Ulusal kurtuluşu hatırlatması yanında 23 Nisan gibi, diğer ulusal bayramlar da ülkenin yapısal dönüşümünün mesafe taşları olarak özel öneme sahiptirler. Soysal ve ekonomik düzeninde ciddi kayıplara uğramış bir ülke ve toplumun kendisini geleceğe hazırlamasının simgeleridir.
23 Nisan 1920’de TBMM’nin kuruluşu ile başlayan yeniden yapılanma süreci, 29 Ekim 1923’te Cumhuriyet’in ilanı ile yeni bir aşamaya ulaştı. Bu nedenle ulusal kurtuluşa, bir yönüyle işgalci düşmanla yapılan kahramanca silahlı mücadele, diğer yönüyle sosyal - ekonomik dönüşüm ve yeniden yapılanma mücadelesi olarak bakmak gerekir.
Egemenlik
TBMM, “Egemenlik kayıtsız şartsız milletindir” ilkesinin vücut bulduğu kurumların başında gelir. TBMM’nin kuruluşu ile ilgili bu bayramın çocuklara armağan edilmesi ise çocuklara geçmişin zorluklarının hatırlatılması ve geleceğin emanet edilmesi anlamına gelir.
23 Nisan’ın önemi, ülkeyi ve toplumu ilgilendiren sosyal, ekonomik ve siyasal kararların alınmasının TBMM aracılığı ile ulusun kendisi tarafından alınacağını ifade etmesidir. TBMM’nin iç ve dış politikaların oluşması açısından önemi düşünülürse; varlığının önemi ve yapısal oluşumunun değeri açıklıkla ortaya çıkar. Eğer toplumda bazı sorunlar varsa bu durum, muhtemelen TBMM’ye de yansıyacak ve ulusal kararların oluşmasında sorunlar yaşanacaktır. 23 Nisan kutlamasının bu noktayı doğru hatırlatması gerektiği kanaatindeyim. Sanki bu konuda ulusal kurtuluş ruhunun TBMM’ye doğru yansıması anlayışını kaybediyor gibiyiz.

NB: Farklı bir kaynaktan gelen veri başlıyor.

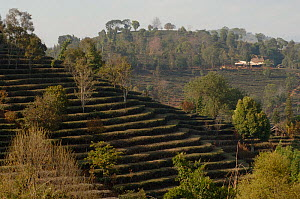 Old tea terraces with scattered shade trees. Near Kunming, Yunnan, China. January 2007.  -  Heather Angel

23 Nisan gibi özel ulusal gün veya haftaların kutlanması, genelde hamaset yani kahramanlık ve düşmanla silahlı mücadele üzerine kurgulanır. Ülkenin bağımsızlığının kazanılmasının çok büyük ölçüde can ve mal kaybına neden olduğunu düşünürsek, yaşanan silahlı savaş sürecinin önemsenmesini haklı görmek gerekir. Bu durumu, olağan bir tarih ve kültür durumu olarak karşılamak gerekir. Ama bunun ötesine de bakmak gerekir. 23 Nisan, diğer yandan ekonomik mücadele ve var olma tarihinin işaret taşlarından birisidir.
Geçmişin Yoksul Mirası
Osmanlının bir sona doğru yaklaştığı yılları okumanın ilginç araçlarından birisi, yabancı veya yerli seyyahlar tarafından yazılmış gezi notlarıdır. Bu seyahatnameler, Anadolu’nun yaşadığı yoksulluğun ve sosyo – ekonomik sorunların belgeleri gibidir. Anadolu’nun sakinleri, ulusal kurutuluş yıllarında bir yandan çok ağır koşullar altında yaşarken diğer yandan da üstün güçteki düşmanla savaşmak zorunda kalmışlardır. Daha da önemlisi; onların içinde bulunduğu bu sefil durumlarının birincil sorumlusu da kendileri değildir.
23 Nisan’ların bize hatırlatması gereken manzara bu olmalıdır. Ulusal kurtuluş süreci, bu yoksul insanları o durumlarından çağdaş yaşam koşullarına yükseltmeyi hedeflemiştir. Ulusal bayramların arkasındaki mantık, bu ülke vatandaşlarının insanca koşullarda yaşayabilmeleri olmuştur. Ulusal kurtuluşun mantığı, dün böyleydi; bugün de böyle olmalıdır.